すべての事象に当てはまる必要はありません。まずはN=3で構わないので、文章として普遍性がありそうなことをいえないか考えてみましょう。
共通点に着目し「So What?」を問う
モデル化にあたっては、単に皆が思いつくことや表層にとどまらず、一歩深い洞察をし、言語化できれば価値が増します。
たとえば、「組織文化とは○○のための装置である。○○を埋めよ」と問われたときに、皆さんは何と答えられるでしょうか。「組織の意思決定のスピードを上げるための装置」や「組織の一体感を高めるための装置」「新人を会社に染める装置」といった表現ができそうです。これはこれで間違いではありませんし、組織文化の効用としてよく指摘される点です。

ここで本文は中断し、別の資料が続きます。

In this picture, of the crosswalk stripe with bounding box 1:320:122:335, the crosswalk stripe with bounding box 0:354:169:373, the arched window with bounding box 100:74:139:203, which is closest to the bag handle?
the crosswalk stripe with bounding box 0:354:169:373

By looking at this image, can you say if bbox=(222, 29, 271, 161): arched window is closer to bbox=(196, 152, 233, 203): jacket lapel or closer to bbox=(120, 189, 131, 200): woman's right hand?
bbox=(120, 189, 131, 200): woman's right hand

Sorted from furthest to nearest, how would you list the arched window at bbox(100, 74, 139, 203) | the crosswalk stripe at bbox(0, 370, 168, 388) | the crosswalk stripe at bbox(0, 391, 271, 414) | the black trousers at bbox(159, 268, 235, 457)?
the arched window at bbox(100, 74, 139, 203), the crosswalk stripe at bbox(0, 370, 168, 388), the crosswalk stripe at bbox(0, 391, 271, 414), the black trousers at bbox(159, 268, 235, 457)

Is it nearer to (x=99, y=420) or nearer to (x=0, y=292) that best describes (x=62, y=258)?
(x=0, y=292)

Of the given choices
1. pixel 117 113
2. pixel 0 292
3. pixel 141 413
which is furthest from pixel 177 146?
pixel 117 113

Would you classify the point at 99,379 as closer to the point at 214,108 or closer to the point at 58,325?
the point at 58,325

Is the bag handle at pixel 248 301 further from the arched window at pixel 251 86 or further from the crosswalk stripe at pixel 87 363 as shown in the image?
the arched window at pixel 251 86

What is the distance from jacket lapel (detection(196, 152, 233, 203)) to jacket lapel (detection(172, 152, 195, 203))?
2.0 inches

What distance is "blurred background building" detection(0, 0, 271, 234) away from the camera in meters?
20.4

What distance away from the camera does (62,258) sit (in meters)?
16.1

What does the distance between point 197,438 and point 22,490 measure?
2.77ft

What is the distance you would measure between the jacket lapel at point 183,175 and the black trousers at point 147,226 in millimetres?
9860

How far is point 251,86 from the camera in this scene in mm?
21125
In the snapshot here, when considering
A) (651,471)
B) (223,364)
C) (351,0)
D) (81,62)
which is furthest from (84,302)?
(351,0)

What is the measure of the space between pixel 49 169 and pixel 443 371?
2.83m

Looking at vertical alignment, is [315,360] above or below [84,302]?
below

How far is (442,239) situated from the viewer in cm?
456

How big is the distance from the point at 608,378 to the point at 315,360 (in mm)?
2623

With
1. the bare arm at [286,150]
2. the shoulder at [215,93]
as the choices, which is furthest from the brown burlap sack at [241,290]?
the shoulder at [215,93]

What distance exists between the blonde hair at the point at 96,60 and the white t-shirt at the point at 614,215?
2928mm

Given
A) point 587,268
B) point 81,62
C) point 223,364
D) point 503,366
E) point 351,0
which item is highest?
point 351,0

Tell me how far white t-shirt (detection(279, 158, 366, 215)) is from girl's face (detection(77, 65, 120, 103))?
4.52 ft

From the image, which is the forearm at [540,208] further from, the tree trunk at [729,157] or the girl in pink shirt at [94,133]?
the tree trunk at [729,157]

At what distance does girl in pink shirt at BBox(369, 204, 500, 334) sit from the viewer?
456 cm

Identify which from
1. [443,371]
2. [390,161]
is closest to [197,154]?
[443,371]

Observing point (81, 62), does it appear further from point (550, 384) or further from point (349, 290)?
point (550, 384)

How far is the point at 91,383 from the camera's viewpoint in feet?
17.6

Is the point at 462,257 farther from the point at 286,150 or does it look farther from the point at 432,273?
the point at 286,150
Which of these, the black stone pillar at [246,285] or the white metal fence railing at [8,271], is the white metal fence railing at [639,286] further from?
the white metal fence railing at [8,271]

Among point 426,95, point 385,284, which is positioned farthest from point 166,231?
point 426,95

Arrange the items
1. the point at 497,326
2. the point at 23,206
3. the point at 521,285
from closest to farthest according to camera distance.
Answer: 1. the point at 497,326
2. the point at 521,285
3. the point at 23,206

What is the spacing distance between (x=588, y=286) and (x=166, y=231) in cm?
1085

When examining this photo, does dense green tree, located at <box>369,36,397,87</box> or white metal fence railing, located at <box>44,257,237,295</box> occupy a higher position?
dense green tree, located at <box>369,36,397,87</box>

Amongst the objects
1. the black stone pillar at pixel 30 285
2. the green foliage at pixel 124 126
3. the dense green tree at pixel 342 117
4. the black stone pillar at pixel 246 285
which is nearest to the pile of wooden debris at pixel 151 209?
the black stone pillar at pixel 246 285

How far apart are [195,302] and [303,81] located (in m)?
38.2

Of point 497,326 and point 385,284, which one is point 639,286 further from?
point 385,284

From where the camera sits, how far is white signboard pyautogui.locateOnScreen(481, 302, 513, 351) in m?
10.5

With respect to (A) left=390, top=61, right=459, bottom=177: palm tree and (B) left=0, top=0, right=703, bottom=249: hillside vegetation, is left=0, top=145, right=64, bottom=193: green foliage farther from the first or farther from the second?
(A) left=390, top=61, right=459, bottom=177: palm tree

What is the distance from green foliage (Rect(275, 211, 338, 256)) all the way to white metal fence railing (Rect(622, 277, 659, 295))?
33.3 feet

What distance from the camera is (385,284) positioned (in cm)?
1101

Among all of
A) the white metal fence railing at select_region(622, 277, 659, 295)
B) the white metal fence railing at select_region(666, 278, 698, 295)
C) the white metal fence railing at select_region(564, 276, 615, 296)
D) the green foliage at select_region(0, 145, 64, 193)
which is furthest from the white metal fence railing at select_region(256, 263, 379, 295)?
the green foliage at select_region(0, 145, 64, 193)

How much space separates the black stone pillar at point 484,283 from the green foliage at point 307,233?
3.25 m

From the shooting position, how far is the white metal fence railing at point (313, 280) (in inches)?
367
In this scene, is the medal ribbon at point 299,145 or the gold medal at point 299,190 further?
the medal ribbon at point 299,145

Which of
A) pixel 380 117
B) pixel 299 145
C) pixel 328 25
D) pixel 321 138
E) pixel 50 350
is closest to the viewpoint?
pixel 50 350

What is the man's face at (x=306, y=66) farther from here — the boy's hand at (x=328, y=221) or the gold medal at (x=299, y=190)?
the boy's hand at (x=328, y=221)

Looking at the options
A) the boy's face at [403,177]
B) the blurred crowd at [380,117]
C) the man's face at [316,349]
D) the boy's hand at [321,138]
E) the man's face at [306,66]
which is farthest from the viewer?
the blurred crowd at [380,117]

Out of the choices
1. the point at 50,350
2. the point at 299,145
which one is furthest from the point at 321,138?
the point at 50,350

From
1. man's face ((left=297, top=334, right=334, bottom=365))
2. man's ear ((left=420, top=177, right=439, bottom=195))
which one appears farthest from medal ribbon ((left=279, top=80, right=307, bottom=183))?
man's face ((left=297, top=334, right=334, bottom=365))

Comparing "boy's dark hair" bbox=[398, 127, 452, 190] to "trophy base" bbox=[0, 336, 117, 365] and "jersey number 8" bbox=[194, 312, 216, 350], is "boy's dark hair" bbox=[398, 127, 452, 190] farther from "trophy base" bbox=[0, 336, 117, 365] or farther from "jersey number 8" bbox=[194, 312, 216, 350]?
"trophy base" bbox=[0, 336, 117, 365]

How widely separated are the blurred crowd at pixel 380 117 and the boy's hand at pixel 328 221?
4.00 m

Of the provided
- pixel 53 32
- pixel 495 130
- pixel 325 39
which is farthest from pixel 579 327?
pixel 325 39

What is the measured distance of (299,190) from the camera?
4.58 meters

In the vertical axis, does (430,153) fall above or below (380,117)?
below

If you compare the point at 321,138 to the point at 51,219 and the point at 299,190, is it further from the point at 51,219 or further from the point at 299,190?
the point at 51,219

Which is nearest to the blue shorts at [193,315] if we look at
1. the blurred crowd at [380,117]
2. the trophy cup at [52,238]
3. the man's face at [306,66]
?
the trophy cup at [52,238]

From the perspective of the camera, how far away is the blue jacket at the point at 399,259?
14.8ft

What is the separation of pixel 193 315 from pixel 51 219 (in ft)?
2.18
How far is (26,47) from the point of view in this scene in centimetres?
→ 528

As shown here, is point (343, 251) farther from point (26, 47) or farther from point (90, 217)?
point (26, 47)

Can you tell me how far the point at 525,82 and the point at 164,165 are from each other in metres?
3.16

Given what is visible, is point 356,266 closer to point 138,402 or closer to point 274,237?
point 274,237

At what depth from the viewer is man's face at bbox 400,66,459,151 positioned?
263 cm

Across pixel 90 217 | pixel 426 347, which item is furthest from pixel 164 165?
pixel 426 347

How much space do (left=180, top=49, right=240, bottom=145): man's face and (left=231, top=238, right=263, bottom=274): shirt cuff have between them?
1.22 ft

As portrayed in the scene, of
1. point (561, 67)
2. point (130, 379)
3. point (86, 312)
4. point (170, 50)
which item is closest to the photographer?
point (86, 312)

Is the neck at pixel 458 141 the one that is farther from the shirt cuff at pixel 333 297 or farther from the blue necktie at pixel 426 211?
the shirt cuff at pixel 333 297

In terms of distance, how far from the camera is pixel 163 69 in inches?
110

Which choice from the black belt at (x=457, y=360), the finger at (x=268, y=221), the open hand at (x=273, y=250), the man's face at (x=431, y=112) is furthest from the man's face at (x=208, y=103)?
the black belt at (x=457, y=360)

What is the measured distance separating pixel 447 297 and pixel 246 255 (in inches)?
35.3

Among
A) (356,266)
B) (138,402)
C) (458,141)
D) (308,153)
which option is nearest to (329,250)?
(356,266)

ただ、ここでもうーひねりしてみましょう。例として組織文化に合わない人材に着目します。彼/彼女はどういう行動をとるでしょうか? 企業規模や業界の人材の流動性などによっても変わってきますが、組織文化に合わない人は、非常に居心地悪く感じて辞めてしまうことも多いでしょう。
この部分に着目すると、「組織文化とは排除のための装置」あるいは「組織文化は人材の選別装置」といった、やや突っ込んだモデル化もできるわけです。このモデルの定義を思いつけば、個性的な組織文化は、自社に合う人材の比率を上げることにつながるシステムとして機能させられることが分かるのです。